**SOURCE RECORDS**
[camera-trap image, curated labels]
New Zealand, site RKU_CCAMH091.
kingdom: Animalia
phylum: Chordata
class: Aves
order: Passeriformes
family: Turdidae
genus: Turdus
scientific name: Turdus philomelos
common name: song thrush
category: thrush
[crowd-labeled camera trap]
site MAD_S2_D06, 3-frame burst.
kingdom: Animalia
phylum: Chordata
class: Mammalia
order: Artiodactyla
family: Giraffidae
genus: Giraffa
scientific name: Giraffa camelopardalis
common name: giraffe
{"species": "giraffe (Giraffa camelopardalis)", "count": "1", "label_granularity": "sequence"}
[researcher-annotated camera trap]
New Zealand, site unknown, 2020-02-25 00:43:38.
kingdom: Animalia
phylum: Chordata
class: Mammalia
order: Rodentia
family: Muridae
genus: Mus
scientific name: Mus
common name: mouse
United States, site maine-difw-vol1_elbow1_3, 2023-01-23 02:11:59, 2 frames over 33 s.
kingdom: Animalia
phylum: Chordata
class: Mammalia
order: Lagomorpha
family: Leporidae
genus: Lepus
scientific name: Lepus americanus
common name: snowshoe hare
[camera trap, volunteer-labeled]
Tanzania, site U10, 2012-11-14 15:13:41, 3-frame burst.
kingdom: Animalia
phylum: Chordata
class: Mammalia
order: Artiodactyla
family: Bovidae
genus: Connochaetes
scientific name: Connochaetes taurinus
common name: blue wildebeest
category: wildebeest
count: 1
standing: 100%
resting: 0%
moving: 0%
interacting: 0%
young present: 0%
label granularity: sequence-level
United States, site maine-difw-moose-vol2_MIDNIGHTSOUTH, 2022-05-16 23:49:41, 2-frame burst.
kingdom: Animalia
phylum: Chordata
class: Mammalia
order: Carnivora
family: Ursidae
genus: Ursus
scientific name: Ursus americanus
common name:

**WORK TO COMPLETE**
Scan the listing and copy every line where the string "count" shows up.

**OUTPUT BELOW**
{"species": "giraffe (Giraffa camelopardalis)", "count": "1", "label_granularity": "sequence"}
count: 1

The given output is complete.